▶ _YOUR OBJECTIVE_:
Reproduce each of the rows below word for word, including every answer, but omit the pictures.

▶ _Rows on spatial positioning_:
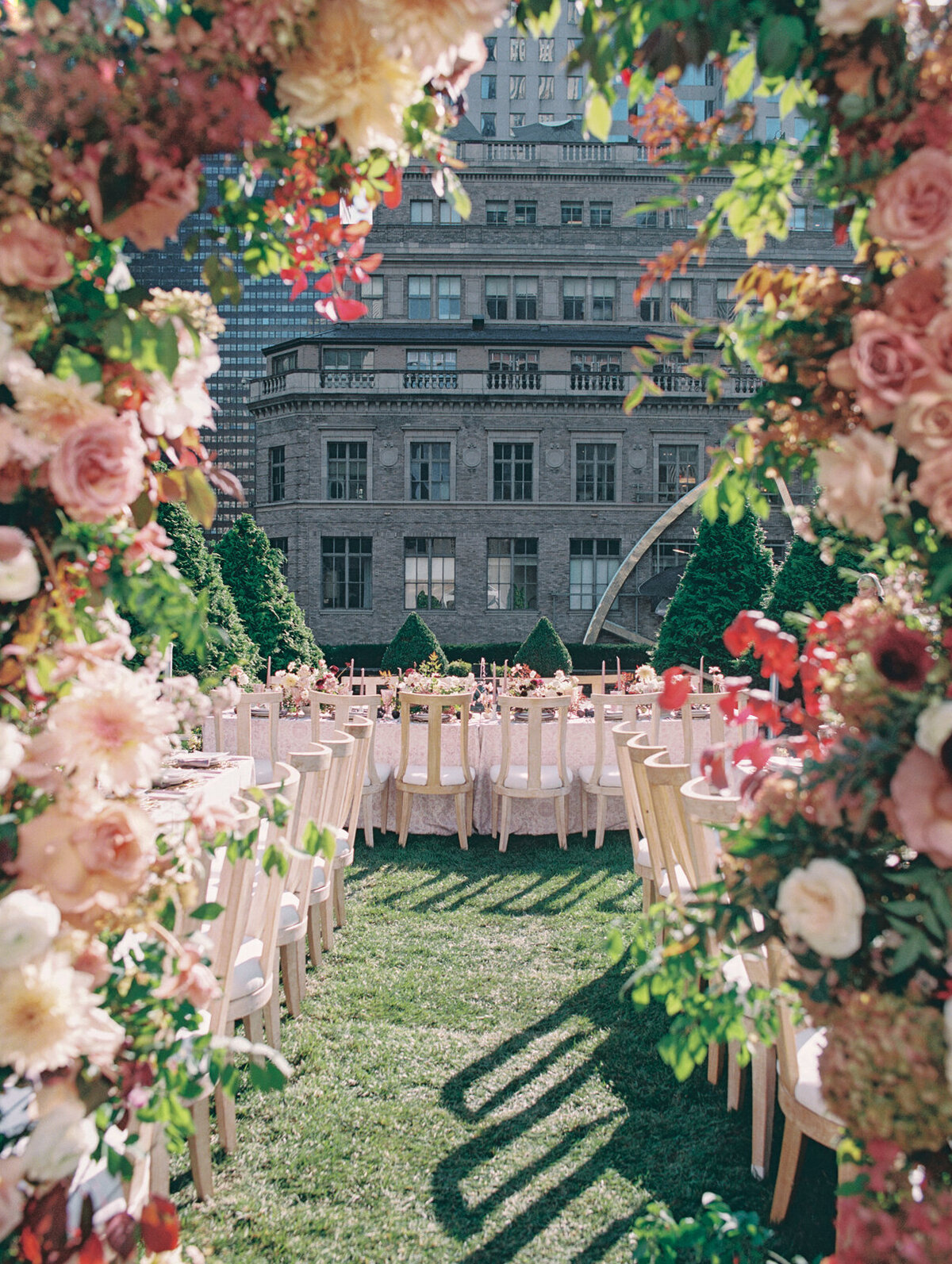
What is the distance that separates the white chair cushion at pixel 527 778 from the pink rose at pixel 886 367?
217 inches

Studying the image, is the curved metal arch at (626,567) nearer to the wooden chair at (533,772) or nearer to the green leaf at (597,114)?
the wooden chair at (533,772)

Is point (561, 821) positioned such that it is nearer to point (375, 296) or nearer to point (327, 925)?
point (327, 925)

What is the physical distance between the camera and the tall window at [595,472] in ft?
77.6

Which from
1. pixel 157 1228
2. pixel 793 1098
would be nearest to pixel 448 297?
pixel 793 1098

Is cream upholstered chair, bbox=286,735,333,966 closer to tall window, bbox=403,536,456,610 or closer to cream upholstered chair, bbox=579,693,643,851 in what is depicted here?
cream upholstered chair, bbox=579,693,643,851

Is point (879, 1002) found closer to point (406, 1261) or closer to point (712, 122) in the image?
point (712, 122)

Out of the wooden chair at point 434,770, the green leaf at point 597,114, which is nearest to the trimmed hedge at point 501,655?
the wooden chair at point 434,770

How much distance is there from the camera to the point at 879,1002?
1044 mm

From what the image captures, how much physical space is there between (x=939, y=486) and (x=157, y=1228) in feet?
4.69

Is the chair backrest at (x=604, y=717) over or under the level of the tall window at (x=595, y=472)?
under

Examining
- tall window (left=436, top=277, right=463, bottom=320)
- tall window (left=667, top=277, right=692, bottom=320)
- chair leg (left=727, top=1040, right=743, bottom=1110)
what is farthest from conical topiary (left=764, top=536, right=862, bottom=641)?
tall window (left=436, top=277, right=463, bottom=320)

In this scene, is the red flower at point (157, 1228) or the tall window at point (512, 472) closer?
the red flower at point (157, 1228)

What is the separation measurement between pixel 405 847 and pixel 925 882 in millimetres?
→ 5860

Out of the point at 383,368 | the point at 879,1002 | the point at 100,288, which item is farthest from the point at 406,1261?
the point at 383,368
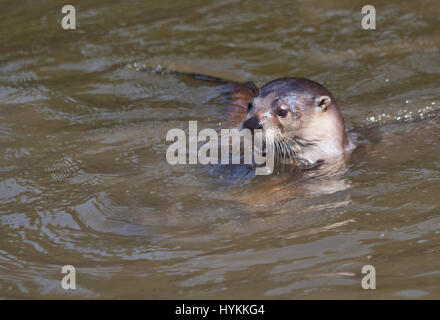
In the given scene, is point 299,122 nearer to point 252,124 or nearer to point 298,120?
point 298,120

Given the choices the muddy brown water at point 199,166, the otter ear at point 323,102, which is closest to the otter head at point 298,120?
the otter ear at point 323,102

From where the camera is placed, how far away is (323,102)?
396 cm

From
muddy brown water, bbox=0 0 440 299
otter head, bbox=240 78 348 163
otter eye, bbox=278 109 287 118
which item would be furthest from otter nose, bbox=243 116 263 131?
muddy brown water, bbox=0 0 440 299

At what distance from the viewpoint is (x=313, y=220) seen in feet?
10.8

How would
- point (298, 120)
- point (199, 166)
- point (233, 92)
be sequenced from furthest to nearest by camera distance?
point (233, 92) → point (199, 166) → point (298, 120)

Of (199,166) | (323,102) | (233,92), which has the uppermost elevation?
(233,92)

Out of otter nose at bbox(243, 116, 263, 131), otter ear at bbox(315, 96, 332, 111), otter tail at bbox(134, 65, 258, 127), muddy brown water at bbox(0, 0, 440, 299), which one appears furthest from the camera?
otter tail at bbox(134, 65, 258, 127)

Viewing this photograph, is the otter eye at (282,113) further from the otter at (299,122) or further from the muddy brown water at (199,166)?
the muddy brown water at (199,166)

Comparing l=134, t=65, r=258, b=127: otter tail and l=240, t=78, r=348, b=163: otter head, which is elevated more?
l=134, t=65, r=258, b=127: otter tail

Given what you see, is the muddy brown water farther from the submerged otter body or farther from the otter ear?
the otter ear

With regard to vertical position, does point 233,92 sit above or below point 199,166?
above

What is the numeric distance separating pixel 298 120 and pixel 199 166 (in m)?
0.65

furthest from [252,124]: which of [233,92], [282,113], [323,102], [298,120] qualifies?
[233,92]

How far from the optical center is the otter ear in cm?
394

▶ _EXPECTED ANSWER_:
What is the distance that separates the white chair cushion at pixel 527 778 from the pink rose at pixel 886 367?
217 inches

Studying the image, is the curved metal arch at (626,567) nearer to the wooden chair at (533,772) or nearer to the green leaf at (597,114)?
the wooden chair at (533,772)

Is point (561, 821) positioned such that it is nearer to point (375, 296) or nearer to point (327, 925)?
point (327, 925)

What is the physical distance between the camera and the tall window at [595,472] in ft?
77.6

Which from
1. pixel 157 1228
2. pixel 793 1098
would be nearest to pixel 448 297?
pixel 793 1098

Is cream upholstered chair, bbox=286,735,333,966 closer to tall window, bbox=403,536,456,610 or closer to cream upholstered chair, bbox=579,693,643,851 in what is depicted here?
cream upholstered chair, bbox=579,693,643,851

Is point (879, 1002) found closer to point (406, 1261) or closer to point (712, 122) in the image?
point (712, 122)

Out of the wooden chair at point 434,770, the green leaf at point 597,114, which is nearest to the trimmed hedge at point 501,655?
the wooden chair at point 434,770

How much distance is there from the camera to the point at 879,1002?
1044 mm

From what the image captures, how much physical space is there between (x=939, y=486) and (x=157, y=1228) in feet?
4.69

Is the chair backrest at (x=604, y=717) over or under the level of the tall window at (x=595, y=472)?
under

Examining
- tall window (left=436, top=277, right=463, bottom=320)
- tall window (left=667, top=277, right=692, bottom=320)
- chair leg (left=727, top=1040, right=743, bottom=1110)
what is farthest from conical topiary (left=764, top=536, right=862, bottom=641)?
tall window (left=436, top=277, right=463, bottom=320)

In this scene, is the red flower at point (157, 1228) or the tall window at point (512, 472) closer?
the red flower at point (157, 1228)

What is the separation measurement between pixel 405 847 and pixel 925 882 in millimetres?
→ 5860

Out of the point at 383,368 | the point at 879,1002 | the point at 100,288, which item is farthest from the point at 406,1261?
the point at 383,368
In the given scene, is point 299,122 nearer to point 252,124 or nearer to point 298,120?
point 298,120

Given the choices the muddy brown water at point 199,166, the otter ear at point 323,102, which is closest to the otter head at point 298,120?
the otter ear at point 323,102

From where the camera is placed, how far away is (323,102)?
396 cm

From
muddy brown water, bbox=0 0 440 299
otter head, bbox=240 78 348 163
otter eye, bbox=278 109 287 118
which item would be furthest from otter nose, bbox=243 116 263 131?
muddy brown water, bbox=0 0 440 299

At what distance from the viewpoint is (x=313, y=220) seen in feet?
10.8

How would
- point (298, 120)
- point (199, 166)
- point (233, 92)
be sequenced from furthest to nearest by camera distance?
point (233, 92) → point (199, 166) → point (298, 120)

Of (199,166) | (323,102) | (233,92), which has the uppermost elevation?
(233,92)

Out of otter nose at bbox(243, 116, 263, 131), otter ear at bbox(315, 96, 332, 111), otter tail at bbox(134, 65, 258, 127), muddy brown water at bbox(0, 0, 440, 299), which one appears furthest from the camera?
otter tail at bbox(134, 65, 258, 127)

Viewing this photograph, is the otter eye at (282,113) further from the otter at (299,122) or further from the muddy brown water at (199,166)?
the muddy brown water at (199,166)

Comparing l=134, t=65, r=258, b=127: otter tail and l=240, t=78, r=348, b=163: otter head, which is elevated more?
l=134, t=65, r=258, b=127: otter tail

Given what you see, is the muddy brown water farther from the submerged otter body or farther from the otter ear?
the otter ear

With regard to vertical position, does point 233,92 sit above or below point 199,166?
above

What is the numeric distance separating pixel 298 120 and pixel 199 166 (in m)?
0.65

furthest from [252,124]: which of [233,92], [282,113], [323,102], [298,120] qualifies?
[233,92]

How far from the optical center is the otter ear in cm?
394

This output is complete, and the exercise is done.